Scan the material below for "regions", then return each line that contains it.

___ INFORMATION SHOWN ___

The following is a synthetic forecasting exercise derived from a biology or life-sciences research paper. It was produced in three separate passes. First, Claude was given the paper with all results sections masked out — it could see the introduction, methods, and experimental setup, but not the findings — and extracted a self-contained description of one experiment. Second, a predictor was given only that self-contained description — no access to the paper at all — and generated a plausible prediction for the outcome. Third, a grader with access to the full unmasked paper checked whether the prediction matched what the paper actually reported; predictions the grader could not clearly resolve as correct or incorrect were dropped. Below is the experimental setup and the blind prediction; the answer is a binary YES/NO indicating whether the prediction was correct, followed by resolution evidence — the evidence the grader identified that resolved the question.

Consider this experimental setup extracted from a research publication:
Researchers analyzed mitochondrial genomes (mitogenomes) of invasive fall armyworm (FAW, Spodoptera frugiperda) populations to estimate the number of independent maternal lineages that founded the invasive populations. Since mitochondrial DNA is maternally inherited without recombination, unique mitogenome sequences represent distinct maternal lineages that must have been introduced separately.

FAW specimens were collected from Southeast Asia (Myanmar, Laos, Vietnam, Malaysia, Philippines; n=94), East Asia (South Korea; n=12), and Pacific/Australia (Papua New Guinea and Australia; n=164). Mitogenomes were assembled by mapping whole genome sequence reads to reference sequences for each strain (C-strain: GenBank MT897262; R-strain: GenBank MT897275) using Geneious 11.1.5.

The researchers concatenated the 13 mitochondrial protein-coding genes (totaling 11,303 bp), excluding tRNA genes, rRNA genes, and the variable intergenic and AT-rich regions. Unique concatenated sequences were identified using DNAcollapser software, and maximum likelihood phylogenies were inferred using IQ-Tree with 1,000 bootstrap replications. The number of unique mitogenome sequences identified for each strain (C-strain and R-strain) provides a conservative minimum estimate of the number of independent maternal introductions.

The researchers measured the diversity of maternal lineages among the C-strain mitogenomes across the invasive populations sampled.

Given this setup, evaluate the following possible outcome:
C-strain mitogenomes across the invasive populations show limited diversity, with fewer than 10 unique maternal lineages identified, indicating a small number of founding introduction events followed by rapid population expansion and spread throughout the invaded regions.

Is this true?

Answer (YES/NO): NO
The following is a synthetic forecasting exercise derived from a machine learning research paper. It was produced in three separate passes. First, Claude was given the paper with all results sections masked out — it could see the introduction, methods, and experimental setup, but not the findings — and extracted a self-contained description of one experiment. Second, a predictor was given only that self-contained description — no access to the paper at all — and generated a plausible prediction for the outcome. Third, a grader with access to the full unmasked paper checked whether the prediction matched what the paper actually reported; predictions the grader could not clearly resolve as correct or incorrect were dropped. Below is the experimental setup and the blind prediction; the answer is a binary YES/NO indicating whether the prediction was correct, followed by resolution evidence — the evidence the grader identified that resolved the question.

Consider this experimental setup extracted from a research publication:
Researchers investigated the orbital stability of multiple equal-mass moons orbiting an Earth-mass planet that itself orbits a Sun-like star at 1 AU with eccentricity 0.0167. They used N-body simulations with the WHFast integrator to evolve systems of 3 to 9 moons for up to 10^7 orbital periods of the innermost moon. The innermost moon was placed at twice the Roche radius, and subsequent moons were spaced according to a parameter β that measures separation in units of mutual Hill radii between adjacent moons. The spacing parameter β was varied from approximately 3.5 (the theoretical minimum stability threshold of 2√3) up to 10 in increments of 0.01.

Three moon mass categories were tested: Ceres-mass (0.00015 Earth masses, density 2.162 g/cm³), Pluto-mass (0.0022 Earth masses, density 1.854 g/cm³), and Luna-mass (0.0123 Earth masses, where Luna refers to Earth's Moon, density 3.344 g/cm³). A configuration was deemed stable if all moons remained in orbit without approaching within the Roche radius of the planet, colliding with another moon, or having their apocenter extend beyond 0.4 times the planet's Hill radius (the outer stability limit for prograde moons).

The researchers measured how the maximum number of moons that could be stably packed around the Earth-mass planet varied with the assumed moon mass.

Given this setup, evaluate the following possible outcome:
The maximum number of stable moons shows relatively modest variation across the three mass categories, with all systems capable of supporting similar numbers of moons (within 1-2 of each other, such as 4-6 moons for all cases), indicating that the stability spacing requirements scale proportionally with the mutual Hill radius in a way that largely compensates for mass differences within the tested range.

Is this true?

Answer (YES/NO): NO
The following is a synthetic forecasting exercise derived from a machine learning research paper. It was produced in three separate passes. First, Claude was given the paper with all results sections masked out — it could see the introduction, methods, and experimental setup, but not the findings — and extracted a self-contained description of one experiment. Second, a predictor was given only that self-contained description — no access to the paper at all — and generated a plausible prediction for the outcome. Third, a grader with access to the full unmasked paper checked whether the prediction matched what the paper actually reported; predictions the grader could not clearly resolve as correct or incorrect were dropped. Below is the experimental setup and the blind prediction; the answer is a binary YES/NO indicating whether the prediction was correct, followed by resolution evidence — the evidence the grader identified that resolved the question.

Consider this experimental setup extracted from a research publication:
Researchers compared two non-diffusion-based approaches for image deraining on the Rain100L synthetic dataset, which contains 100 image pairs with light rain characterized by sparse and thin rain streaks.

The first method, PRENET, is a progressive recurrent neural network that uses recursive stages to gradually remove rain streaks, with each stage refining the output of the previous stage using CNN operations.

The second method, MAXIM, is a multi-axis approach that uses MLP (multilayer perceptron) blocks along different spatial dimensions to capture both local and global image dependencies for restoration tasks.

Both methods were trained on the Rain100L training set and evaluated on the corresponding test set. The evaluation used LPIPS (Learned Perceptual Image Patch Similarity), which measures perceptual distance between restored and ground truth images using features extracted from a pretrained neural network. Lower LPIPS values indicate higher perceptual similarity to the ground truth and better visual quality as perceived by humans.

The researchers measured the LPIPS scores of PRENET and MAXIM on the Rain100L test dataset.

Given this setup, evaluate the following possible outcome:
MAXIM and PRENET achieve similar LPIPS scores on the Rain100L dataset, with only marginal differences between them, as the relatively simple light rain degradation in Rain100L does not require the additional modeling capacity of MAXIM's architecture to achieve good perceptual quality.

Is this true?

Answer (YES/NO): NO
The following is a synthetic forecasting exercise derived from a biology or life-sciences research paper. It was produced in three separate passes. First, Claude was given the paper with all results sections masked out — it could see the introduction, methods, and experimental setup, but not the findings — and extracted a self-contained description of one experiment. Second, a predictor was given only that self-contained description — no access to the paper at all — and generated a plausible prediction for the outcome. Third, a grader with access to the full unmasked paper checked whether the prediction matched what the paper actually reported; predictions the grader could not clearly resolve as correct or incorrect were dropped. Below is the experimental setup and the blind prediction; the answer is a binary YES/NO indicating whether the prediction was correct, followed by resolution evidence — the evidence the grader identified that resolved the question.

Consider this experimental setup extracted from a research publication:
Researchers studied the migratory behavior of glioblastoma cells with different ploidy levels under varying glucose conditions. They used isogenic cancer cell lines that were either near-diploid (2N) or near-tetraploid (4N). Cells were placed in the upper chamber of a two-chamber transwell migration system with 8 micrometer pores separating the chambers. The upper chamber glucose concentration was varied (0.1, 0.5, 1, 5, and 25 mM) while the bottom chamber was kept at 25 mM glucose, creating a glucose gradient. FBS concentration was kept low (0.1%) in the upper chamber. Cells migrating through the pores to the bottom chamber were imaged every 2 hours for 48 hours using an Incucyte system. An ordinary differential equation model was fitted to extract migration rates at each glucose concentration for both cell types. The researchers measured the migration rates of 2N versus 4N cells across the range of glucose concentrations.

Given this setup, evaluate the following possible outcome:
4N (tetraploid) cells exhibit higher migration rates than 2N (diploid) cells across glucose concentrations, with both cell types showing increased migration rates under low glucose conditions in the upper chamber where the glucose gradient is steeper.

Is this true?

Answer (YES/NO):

___

- RESPONSE TO THIS TASK:
The researchers concatenated the 13 mitochondrial protein-coding genes (totaling 11,303 bp), excluding tRNA genes, rRNA genes, and the variable intergenic and AT-rich regions. Unique concatenated sequences were identified using DNAcollapser software, and maximum likelihood phylogenies were inferred using IQ-Tree with 1,000 bootstrap replications. The number of unique mitogenome sequences identified for each strain (C-strain and R-strain) provides a conservative minimum estimate of the number of independent maternal introductions.
C-strain mitogenomes across the invasive populations show limited diversity, with fewer than 10 unique maternal lineages identified, indicating a small number of founding introduction events followed by rapid population expansion and spread throughout the invaded regions.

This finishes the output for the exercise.